En un mundo en el que se quiere promover los antivalores, sin distinguir el bien del mal, con propuestas de placer que solo dejan enfermos el cuerpo y el alma y vacío el corazón, en el que se pretende irrespetar hasta el derecho a la inocencia de los niños, exponiéndolos a peligros y queriéndoles invadirles su criterio con ideologías absurdas, Jesucristo sigue siendo la esperanza a que la humanidad vuelva por su camino de valores, de búsqueda de la verdad, de instauración de la civilización del amor, la paz y la plenitud, purificándonos, motivándonos a unirnos a Él y haciéndonos pregustar lo que nos espera en el cielo, aunque en este mundo implique sacrificios y persecuciones.
Vemos cada día testimonios de personas que han caído bajo dejándose tentar por las propuestas indecentes del mundo y al encontrarse con Jesucristo han dado un vuelco a sus vidas, y al sentirse amados por Dios y recuperar el sentido para sus vidas, se llenan de coraje para trabajar por los valores del reino de los cielos, comprendiendo que solo el bien y la bondad de Dios proporciona la verdadera felicidad y plenitud y pone radiante el corazón.
Las lecturas de hoy nos permiten ver a Jesús radiante, transfigurado, conversando con Moisés y Elías, antes de su pasión, alimentando la esperanza de sus discípulos, para comprender las palabras del profeta Daniel: “Su dominio es eterno y no pasa, su reino no tendrá fin”. Dice San Pedro: “Señor, ¡qué bien se está aquí!”.
San Pedro dando testimonio de ese momento tan especial dice que escuchó: “Éste es mi Hijo amado, mi predilecto”. Agregó: “Esta voz, traída del cielo, la oímos nosotros, estando con él en la montaña sagrada”. “Esto nos confirma la palabra de los profetas, y hacéis muy bien en prestarle atención, como a una lámpara que brilla en un lugar oscuro, hasta que despunte el día, y el lucero nazca en vuestros corazones”.
Jesucristo le da sentido a nuestra existencia. Seguirlo implica creerle, amarlo, oírle, recibirlo en comunión para que el Espíritu Santo trabaje desde nuestro interior y nos vaya moldeando para irradiarlo en nuestra vida hacia los demás.

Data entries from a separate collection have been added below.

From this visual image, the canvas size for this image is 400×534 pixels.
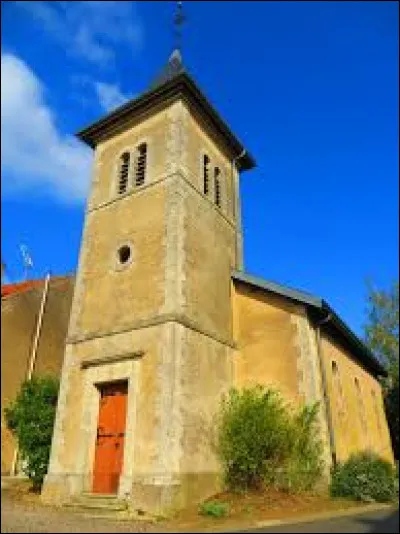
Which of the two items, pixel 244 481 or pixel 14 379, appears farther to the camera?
pixel 244 481

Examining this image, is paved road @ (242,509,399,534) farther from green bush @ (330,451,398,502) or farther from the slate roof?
the slate roof

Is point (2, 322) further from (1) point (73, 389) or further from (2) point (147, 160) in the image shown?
(2) point (147, 160)

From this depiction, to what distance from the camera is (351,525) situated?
688cm

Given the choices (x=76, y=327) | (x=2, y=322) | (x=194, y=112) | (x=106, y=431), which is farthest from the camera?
(x=194, y=112)

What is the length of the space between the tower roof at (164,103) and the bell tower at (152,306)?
38 mm

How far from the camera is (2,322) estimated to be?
3.63 m

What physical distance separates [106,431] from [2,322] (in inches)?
308

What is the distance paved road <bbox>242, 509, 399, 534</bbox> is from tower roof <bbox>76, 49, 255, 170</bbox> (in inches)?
453

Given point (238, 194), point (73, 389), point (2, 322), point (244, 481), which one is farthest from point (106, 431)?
point (238, 194)

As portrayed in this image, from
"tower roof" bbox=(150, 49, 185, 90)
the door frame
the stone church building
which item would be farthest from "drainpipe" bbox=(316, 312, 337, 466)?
"tower roof" bbox=(150, 49, 185, 90)

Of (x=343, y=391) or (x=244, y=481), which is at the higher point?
(x=343, y=391)

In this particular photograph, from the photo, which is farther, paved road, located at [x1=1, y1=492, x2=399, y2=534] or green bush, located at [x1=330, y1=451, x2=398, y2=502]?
green bush, located at [x1=330, y1=451, x2=398, y2=502]

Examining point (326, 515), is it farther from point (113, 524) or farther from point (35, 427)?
point (35, 427)

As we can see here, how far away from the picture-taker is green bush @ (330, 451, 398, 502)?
979 centimetres
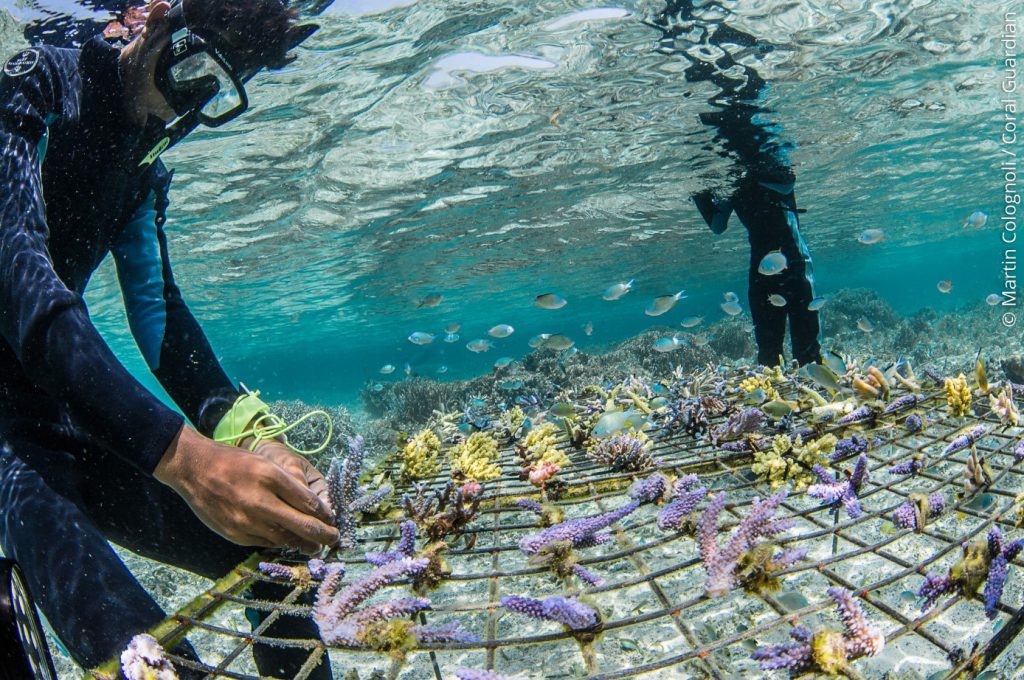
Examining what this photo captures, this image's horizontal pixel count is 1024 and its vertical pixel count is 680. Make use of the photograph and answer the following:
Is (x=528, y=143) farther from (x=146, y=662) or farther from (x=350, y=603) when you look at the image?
(x=146, y=662)

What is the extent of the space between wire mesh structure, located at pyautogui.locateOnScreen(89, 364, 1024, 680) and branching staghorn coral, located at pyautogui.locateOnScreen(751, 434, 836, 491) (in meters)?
0.10

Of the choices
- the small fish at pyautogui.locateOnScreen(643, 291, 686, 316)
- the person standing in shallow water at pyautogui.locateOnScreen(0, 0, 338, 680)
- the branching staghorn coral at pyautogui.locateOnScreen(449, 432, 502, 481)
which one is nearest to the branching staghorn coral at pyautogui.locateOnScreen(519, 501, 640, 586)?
the person standing in shallow water at pyautogui.locateOnScreen(0, 0, 338, 680)

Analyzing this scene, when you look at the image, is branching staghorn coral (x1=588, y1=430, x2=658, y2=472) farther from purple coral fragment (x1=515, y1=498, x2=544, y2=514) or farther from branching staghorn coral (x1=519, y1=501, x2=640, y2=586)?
branching staghorn coral (x1=519, y1=501, x2=640, y2=586)

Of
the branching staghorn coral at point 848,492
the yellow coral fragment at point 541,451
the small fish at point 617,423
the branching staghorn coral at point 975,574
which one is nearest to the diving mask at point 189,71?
the yellow coral fragment at point 541,451

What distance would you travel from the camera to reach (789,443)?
11.8ft

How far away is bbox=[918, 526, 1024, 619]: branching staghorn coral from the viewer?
1.84 meters

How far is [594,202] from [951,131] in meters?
12.5

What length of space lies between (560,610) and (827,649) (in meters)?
0.81

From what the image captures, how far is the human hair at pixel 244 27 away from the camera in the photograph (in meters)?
3.31

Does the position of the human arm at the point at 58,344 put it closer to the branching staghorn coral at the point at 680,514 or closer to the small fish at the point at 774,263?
the branching staghorn coral at the point at 680,514

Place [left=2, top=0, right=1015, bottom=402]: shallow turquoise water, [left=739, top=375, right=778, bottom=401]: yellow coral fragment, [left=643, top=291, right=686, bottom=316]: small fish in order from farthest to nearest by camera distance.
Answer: [left=643, top=291, right=686, bottom=316]: small fish → [left=2, top=0, right=1015, bottom=402]: shallow turquoise water → [left=739, top=375, right=778, bottom=401]: yellow coral fragment

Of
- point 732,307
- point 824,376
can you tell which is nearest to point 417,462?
point 824,376

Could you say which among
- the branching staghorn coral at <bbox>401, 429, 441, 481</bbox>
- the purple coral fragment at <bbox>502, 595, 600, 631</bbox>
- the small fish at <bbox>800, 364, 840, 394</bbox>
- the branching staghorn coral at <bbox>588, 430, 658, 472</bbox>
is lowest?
the branching staghorn coral at <bbox>401, 429, 441, 481</bbox>

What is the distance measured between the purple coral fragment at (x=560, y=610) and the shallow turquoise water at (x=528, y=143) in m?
9.32
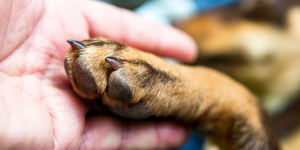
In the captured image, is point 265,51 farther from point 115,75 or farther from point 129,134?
point 115,75

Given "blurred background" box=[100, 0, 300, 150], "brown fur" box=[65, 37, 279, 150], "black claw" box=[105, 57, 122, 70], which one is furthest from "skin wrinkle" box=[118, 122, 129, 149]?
"blurred background" box=[100, 0, 300, 150]

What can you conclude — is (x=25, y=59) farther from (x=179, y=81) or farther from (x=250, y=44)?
(x=250, y=44)

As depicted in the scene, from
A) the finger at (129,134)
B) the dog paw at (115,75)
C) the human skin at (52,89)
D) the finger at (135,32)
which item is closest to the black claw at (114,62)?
the dog paw at (115,75)

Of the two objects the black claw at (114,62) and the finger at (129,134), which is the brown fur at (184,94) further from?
the finger at (129,134)

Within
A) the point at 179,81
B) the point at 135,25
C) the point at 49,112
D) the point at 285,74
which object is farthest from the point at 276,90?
the point at 49,112

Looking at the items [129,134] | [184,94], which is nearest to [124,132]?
[129,134]

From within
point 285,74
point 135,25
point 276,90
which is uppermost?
point 135,25

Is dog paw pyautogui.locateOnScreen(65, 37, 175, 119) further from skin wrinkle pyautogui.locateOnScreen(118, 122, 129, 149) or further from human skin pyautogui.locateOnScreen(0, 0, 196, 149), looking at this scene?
skin wrinkle pyautogui.locateOnScreen(118, 122, 129, 149)
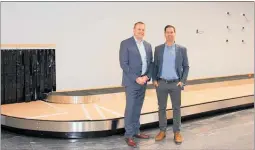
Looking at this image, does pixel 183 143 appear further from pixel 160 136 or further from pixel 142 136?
pixel 142 136

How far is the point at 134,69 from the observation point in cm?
418

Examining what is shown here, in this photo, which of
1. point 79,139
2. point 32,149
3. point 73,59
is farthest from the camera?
point 73,59

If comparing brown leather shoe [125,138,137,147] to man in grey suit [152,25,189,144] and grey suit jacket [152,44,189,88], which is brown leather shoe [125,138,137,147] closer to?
man in grey suit [152,25,189,144]

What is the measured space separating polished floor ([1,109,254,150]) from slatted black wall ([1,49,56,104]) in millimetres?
1070

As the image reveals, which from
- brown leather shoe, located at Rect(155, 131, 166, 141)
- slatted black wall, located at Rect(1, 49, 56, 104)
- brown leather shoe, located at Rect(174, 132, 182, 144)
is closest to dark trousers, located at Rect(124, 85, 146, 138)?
brown leather shoe, located at Rect(155, 131, 166, 141)

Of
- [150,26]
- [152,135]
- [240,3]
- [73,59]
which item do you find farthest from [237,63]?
[152,135]

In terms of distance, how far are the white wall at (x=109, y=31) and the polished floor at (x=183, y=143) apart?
2.24 meters

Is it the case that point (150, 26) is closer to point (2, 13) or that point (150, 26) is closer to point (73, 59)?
point (73, 59)

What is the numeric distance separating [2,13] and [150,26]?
3.65m

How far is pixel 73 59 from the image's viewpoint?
7.02 meters

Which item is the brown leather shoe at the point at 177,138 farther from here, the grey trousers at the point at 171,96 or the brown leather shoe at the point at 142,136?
the brown leather shoe at the point at 142,136

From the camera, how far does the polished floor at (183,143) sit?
4297mm

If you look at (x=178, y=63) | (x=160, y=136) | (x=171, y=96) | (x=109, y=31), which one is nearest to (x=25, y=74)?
(x=109, y=31)

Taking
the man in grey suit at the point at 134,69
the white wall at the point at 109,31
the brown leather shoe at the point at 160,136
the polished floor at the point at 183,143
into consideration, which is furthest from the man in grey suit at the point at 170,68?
the white wall at the point at 109,31
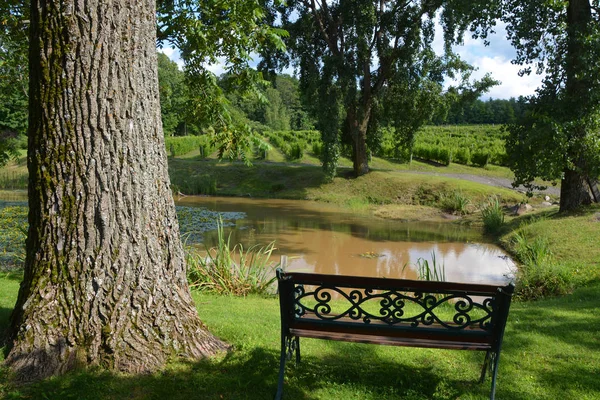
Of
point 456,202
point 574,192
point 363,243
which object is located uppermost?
point 574,192

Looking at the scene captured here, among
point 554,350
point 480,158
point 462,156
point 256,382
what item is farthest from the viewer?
point 462,156

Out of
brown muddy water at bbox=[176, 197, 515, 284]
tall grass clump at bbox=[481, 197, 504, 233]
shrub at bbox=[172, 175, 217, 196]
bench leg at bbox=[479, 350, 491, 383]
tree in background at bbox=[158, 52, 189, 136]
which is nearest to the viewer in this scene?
bench leg at bbox=[479, 350, 491, 383]

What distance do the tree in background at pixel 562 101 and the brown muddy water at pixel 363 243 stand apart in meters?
2.53

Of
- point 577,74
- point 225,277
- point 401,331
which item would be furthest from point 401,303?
point 577,74

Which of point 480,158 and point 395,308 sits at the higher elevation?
point 480,158

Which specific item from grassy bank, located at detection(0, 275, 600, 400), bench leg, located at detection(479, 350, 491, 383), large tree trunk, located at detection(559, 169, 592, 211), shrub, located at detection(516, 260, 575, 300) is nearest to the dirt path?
large tree trunk, located at detection(559, 169, 592, 211)

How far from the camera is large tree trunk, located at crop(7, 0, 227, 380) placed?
3.26 meters

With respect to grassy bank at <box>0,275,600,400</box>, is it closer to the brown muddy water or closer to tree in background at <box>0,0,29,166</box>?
the brown muddy water

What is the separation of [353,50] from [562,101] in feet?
31.8

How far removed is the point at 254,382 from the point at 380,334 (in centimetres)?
96

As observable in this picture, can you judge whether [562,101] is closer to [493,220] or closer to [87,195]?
[493,220]

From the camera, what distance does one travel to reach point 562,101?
1202 cm

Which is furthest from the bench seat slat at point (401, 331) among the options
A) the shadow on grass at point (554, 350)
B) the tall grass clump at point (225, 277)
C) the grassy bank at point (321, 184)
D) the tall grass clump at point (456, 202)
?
the grassy bank at point (321, 184)

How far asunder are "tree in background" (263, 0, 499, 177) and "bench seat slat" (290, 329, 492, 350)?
16.6 metres
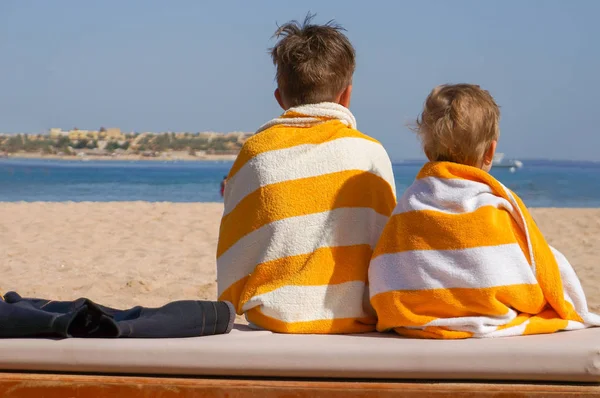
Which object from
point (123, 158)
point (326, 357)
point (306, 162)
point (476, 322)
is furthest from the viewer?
point (123, 158)

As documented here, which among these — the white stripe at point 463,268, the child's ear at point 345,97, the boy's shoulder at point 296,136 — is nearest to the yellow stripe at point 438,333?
the white stripe at point 463,268

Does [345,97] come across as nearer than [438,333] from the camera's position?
No

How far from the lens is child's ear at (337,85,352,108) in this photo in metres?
2.86

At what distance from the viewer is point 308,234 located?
8.78 feet

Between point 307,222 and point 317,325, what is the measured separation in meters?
0.36

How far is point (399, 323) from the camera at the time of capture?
2.52 m

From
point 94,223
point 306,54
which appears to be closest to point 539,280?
point 306,54

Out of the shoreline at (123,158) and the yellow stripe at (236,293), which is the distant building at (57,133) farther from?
the yellow stripe at (236,293)

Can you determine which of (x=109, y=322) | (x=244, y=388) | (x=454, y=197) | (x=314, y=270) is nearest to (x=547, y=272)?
(x=454, y=197)

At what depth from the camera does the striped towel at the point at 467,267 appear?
2.42 metres

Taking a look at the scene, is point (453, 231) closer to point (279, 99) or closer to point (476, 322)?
point (476, 322)

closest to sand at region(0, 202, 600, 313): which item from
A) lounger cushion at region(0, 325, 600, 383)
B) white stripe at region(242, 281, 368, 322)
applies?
white stripe at region(242, 281, 368, 322)

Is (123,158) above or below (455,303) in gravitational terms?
Answer: below

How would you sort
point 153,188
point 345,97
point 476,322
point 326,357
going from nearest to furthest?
1. point 326,357
2. point 476,322
3. point 345,97
4. point 153,188
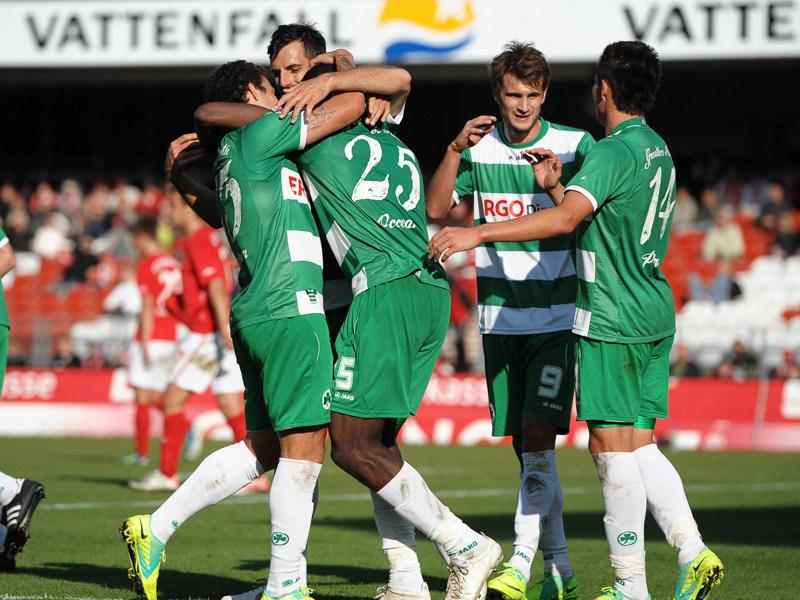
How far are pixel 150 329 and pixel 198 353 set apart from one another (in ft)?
6.42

En la vida cotidiana, con nuestros hábitos diarios, en la distribución de nuestras prioridades y de nuestro tiempo, en nuestras relaciones con los demás, en el cuidado integral de nosotros, de nuestras familias y de nuestra sociedad evidenciamos la diferencia tan grande que hace cuando lo hacemos en comunión de amor con Dios o cuando lo hacemos solo desde nuestra humanidad. Con Él, todo se hace más radiante, hasta los detalles más pequeños, sin Él, todo pierde trascendencia, hasta las acciones más grandes.
El amor de Dios es lo que hace más radiante la existencia humana.